Text to read start
This guy had an interesting history in baseball a couple ways. First, regarding his baseball card history. Chris Arnold had a Topps card every year from ’72 to ’74 during which the prior seasons (’71-’73) he had a grand total of 151 MLB at bats. He was then shut out in ’75 and ’76 when for the similar time (’74-’75) he had 215 at bats. Topps revived him in ’77 after 69 at bats and then, to top it off, he had a Japanese card in ’79. Position-wise he was about as irregular as you get: by majority of innings he was a third baseman (’72); a catcher (’73); a second baseman (’74); an outfielder (’75); and a second baseman again (’76). Chris was a walking advertisement for versatility. In ’73 he would have his best moment up top, a grand slam that helped bring the Giants back from a 7-1 deficit to win a game against Pittsburgh. That day helped to contribute to a nice little year for him which included a .381 OBA and 13 RBI’s on only 54 at bats. Here he poses at Candlestick in a shot that almost perfectly mimics the one he’ll have on his ’77 card. At least that was one thing that didn’t change.
Text to read end
Data lines start
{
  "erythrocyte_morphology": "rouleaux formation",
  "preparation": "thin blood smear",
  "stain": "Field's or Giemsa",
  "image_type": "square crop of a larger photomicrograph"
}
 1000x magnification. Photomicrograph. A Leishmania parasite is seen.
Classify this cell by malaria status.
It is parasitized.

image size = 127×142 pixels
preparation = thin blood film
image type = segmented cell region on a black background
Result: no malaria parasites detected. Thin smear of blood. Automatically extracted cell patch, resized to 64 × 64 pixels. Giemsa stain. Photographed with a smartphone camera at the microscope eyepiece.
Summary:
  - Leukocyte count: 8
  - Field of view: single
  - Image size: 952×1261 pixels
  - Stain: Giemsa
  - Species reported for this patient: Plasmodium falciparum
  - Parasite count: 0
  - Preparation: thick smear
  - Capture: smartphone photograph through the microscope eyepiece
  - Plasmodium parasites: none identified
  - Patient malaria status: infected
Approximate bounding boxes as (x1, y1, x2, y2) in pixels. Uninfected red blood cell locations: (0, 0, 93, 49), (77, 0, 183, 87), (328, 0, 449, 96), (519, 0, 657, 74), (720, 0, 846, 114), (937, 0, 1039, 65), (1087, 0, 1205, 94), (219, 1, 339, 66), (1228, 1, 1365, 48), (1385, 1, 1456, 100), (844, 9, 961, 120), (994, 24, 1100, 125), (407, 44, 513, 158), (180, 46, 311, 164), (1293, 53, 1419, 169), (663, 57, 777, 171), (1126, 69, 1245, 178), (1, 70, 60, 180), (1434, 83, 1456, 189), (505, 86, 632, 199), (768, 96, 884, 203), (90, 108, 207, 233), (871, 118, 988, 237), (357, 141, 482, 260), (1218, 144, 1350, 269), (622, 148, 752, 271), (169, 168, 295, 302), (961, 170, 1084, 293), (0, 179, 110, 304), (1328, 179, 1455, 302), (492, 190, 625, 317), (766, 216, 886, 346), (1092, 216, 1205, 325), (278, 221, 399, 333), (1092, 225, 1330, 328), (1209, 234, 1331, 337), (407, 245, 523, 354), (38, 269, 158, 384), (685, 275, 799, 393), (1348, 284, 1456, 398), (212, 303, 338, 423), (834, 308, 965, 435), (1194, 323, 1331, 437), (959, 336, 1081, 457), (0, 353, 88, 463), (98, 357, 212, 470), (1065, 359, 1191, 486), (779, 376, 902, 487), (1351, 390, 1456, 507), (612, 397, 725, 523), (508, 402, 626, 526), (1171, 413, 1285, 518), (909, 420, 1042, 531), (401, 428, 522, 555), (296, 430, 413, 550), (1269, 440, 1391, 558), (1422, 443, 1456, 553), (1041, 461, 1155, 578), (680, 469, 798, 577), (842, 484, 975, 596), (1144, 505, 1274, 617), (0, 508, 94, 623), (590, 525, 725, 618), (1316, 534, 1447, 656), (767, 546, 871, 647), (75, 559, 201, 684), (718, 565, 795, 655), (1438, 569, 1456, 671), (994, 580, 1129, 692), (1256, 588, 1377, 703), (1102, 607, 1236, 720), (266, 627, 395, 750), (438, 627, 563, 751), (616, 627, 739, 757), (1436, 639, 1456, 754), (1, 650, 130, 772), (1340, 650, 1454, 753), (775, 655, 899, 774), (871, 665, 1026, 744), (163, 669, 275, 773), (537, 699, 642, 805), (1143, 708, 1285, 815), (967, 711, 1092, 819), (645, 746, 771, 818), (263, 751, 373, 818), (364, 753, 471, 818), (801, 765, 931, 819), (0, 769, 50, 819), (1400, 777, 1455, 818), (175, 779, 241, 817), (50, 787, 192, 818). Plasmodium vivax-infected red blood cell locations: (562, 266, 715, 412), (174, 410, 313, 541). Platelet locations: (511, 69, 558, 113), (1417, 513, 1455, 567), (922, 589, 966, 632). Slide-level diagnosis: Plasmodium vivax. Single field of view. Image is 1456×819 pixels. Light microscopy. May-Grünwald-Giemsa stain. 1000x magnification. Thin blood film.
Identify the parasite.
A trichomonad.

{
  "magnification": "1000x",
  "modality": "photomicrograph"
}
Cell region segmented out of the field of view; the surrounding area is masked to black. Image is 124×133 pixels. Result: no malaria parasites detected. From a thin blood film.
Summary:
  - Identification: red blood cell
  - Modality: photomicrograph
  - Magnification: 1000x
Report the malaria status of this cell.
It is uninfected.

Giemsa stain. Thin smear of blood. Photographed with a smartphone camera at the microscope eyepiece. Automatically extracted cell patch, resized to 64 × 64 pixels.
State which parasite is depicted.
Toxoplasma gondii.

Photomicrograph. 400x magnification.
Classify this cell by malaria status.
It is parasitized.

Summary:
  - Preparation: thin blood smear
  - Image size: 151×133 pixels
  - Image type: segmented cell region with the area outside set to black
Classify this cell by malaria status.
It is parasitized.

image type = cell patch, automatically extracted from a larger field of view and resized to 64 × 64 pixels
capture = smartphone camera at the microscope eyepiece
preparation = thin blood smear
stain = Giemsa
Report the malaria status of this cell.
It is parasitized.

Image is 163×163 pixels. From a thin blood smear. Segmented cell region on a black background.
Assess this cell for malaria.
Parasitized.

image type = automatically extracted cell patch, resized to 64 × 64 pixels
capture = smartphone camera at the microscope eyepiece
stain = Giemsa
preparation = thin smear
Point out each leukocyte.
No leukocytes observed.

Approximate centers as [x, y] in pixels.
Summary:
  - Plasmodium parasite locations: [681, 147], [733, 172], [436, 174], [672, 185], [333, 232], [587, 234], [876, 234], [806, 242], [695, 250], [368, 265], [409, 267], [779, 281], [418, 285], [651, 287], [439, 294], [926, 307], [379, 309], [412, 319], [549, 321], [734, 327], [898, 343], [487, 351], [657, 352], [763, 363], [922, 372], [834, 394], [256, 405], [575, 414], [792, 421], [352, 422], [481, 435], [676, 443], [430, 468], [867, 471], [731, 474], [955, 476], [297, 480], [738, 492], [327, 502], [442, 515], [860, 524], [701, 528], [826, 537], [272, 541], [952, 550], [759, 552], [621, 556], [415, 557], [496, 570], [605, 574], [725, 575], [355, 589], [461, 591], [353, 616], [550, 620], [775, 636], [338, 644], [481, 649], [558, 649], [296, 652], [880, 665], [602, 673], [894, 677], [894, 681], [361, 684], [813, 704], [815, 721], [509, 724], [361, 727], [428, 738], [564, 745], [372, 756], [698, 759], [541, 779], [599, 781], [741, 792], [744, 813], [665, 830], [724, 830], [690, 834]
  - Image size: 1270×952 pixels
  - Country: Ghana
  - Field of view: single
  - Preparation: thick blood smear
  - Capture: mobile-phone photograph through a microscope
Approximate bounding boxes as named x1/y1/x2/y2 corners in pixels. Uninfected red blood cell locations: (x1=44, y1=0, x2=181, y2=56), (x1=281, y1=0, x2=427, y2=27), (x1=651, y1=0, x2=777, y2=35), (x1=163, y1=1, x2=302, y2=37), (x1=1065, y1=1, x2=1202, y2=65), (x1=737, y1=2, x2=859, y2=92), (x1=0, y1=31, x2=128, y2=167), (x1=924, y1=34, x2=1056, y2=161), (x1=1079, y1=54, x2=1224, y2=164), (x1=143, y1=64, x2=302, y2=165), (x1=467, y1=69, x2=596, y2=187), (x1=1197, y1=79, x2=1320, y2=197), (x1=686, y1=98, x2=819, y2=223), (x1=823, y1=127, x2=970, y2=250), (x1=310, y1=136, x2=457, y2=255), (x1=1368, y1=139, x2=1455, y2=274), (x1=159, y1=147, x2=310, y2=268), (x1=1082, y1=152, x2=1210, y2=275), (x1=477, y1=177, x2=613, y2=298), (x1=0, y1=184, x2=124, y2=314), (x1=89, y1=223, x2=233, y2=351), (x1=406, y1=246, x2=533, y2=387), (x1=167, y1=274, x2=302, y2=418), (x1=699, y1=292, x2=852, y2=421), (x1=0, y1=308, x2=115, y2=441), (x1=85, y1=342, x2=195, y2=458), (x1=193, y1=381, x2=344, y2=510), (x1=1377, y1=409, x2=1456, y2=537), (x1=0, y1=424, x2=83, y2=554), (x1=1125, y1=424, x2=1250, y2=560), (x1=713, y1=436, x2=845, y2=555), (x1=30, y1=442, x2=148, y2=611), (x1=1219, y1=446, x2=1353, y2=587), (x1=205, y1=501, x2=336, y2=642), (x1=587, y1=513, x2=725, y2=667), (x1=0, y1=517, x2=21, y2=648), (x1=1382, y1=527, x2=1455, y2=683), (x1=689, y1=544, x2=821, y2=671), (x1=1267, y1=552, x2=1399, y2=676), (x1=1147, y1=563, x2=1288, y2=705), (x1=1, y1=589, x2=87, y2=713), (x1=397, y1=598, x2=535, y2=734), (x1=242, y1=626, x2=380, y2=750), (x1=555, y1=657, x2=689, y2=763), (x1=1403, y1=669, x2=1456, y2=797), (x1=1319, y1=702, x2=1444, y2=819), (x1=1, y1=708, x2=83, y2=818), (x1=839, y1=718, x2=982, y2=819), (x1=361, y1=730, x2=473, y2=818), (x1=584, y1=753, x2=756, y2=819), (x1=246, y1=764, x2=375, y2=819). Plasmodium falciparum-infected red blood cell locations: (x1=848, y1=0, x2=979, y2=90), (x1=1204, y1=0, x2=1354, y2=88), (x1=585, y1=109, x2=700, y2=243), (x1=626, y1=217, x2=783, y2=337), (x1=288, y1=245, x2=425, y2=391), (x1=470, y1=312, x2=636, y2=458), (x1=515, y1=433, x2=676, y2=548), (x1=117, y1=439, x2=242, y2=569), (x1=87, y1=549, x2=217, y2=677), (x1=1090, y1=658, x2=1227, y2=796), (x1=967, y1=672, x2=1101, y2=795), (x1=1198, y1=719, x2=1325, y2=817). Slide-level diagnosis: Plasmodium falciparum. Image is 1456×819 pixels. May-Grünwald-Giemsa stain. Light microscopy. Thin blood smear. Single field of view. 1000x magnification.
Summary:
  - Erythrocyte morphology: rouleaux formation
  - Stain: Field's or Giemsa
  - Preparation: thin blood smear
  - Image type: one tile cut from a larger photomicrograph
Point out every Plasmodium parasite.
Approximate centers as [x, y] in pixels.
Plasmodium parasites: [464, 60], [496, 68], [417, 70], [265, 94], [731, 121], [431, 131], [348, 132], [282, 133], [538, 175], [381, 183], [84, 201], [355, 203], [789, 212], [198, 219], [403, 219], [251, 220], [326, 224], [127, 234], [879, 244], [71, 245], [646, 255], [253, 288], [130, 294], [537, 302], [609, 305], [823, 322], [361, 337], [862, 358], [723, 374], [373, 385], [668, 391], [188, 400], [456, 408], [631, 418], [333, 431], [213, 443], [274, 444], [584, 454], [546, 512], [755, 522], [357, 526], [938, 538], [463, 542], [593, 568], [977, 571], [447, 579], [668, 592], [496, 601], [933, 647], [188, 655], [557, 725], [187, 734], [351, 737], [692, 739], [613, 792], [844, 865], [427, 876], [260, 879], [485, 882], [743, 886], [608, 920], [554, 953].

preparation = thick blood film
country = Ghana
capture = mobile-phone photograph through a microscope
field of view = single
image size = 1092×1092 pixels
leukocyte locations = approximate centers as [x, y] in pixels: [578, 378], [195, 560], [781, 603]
Data lines end
### Task requirements
According to the text about Chris Arnold's baseball career, which positions did he play by majority of innings? Give each position once with its year or years. The lines above are not needed here.

### Expected output
Third baseman ('72); catcher ('73); second baseman ('74 and '76); outfielder ('75).